**STUDY TEXT:**
Content starts

I requested from my employer to further my studies. I had initially applied for an undergraduate degree, but the university considered my experience in the field and the fact that I had passed with a distinction in my diploma, subsequently enrolling for a Postgraduate Diploma, Honors and finally an MA in Information Studies. Throughout my period of postgraduate study, I learnt firsthand how librarianship has evolved with new and state-of-the-art technology, subsequently changing and transforming the profession. On completion of my studies, unfortunately, I was deployed somewhere else which had nothing to do with librarianship.
The six years intermission was divinely planned as I had a chance to ‘sit away’ from my colleagues, observed, listened and learnt how other professional people perceived librarianship. I was more than ready to come back with a bang!!! I had learnt that the profession was not taken seriously and considered a low grade profession for tired women. What baffled me the most was knowing that everyone who had been into the four walls of a classroom, were able to pull through their academic endeavor because they were using books and were assisted by librarians.
A major come back to the Librarian fraternity was in 2015. Knowing what the library is all about and what librarians can do, compelled me to bounce back as I wanted to prove those perceptions wrong and our voices to be head. I remember making a presentation in one of our general meetings encouraging fellow colleagues to make their presence felt so that they could be recognized and their absence realized! Librarians are causing communities to thrive culturally, educationally and economically and are becoming teachers of emerging technologies.

Content ends

**EXERCISES:**
1: In the librarianship text, in what year did the writer make a major comeback to the librarian fraternity?
2: Reproduce the part of the librarianship text starting at "The six years" and ending at "assisted by librarians.".
3: According to the librarianship text, in which ways are librarians causing communities to thrive?

[Short web captions]
Content starts

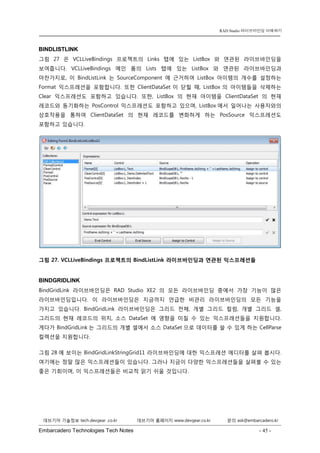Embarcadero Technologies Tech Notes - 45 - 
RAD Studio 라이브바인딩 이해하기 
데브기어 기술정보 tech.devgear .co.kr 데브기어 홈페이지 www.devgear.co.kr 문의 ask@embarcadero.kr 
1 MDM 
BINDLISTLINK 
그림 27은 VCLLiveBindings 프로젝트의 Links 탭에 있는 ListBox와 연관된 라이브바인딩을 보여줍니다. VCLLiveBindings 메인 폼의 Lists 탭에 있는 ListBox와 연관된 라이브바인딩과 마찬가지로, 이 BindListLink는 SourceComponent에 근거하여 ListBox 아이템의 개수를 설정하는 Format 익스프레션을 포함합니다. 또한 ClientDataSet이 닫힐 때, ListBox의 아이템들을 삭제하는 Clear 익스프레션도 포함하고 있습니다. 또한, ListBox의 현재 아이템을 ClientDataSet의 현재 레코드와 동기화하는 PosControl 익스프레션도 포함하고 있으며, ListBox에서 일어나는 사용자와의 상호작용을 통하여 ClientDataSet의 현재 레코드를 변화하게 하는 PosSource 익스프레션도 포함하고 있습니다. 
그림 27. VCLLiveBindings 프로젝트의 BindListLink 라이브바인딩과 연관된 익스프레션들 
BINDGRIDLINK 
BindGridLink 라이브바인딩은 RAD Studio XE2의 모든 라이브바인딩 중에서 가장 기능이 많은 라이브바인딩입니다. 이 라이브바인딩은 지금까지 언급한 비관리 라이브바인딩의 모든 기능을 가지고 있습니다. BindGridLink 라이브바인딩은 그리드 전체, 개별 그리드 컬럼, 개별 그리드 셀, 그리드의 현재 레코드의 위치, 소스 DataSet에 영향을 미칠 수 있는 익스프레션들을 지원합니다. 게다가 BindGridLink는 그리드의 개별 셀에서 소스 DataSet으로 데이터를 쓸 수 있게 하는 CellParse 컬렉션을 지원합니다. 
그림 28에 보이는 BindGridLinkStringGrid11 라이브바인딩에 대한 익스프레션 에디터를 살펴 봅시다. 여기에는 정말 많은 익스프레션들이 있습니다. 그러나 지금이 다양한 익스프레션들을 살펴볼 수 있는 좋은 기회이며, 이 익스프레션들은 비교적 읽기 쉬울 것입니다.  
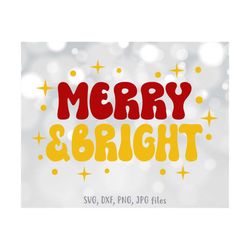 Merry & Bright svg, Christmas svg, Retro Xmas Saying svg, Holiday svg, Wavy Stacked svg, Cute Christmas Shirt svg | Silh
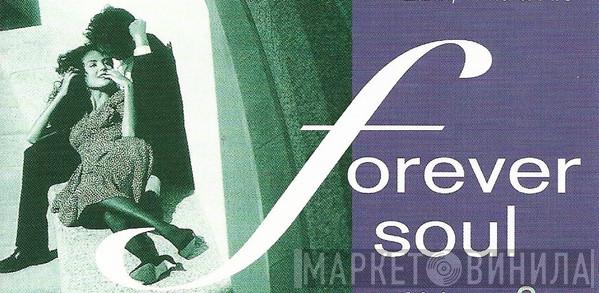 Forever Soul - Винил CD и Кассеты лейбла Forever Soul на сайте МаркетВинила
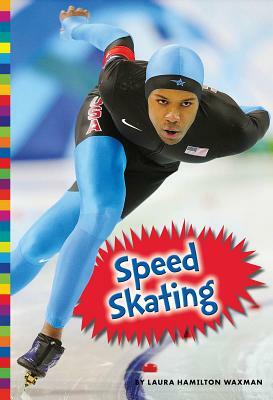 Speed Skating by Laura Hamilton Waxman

Content ends
Content starts

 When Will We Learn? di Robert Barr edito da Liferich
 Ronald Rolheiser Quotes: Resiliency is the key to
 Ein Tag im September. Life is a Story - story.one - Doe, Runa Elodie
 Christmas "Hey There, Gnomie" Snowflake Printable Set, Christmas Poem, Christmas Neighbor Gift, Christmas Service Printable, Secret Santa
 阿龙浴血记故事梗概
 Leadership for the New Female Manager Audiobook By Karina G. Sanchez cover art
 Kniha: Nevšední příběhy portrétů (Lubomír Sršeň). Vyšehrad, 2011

Content ends
Content starts

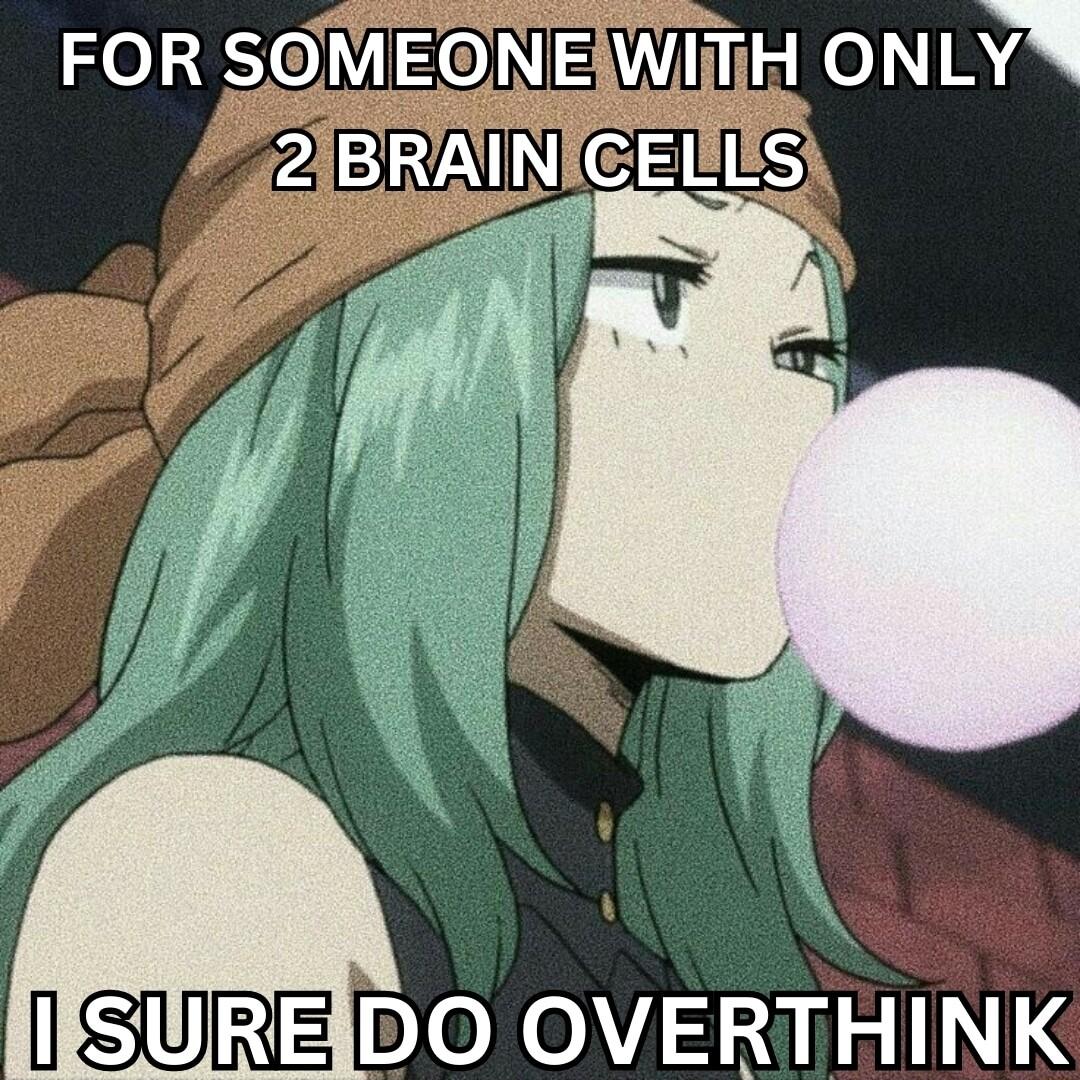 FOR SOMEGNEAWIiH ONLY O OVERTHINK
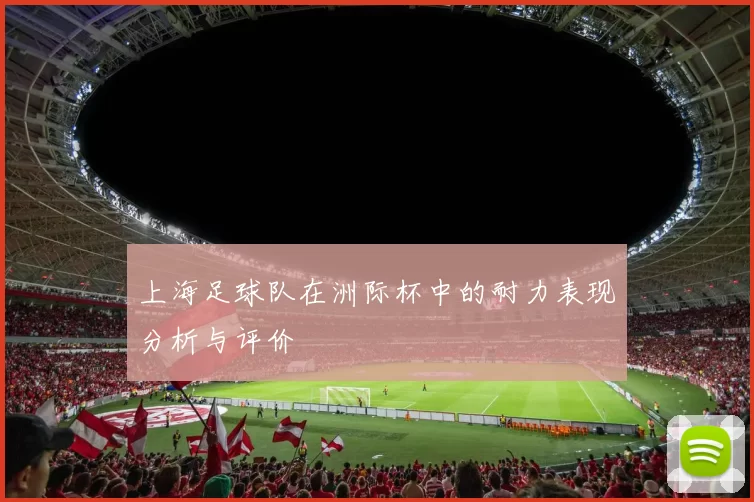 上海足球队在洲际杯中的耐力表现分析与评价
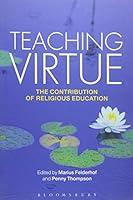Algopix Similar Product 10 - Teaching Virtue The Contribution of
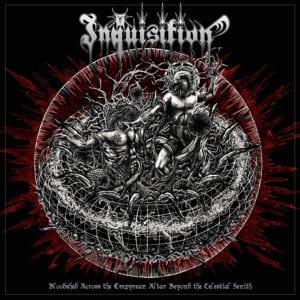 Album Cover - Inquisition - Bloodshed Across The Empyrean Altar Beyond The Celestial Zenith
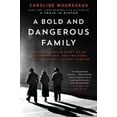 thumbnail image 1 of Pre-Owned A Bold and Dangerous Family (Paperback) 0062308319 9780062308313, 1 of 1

Content ends

**RESULTS OF THE EXERCISE:**
1: 2015

2:
The six years intermission was divinely planned as I had a chance to ‘sit away’ from my colleagues, observed, listened and learnt how other professional people perceived librarianship. I was more than ready to come back with a bang!!! I had learnt that the profession was not taken seriously and considered a low grade profession for tired women. What baffled me the most was knowing that everyone who had been into the four walls of a classroom, were able to pull through their academic endeavor because they were using books and were assisted by librarians.

3: Culturally, educationally, and economically.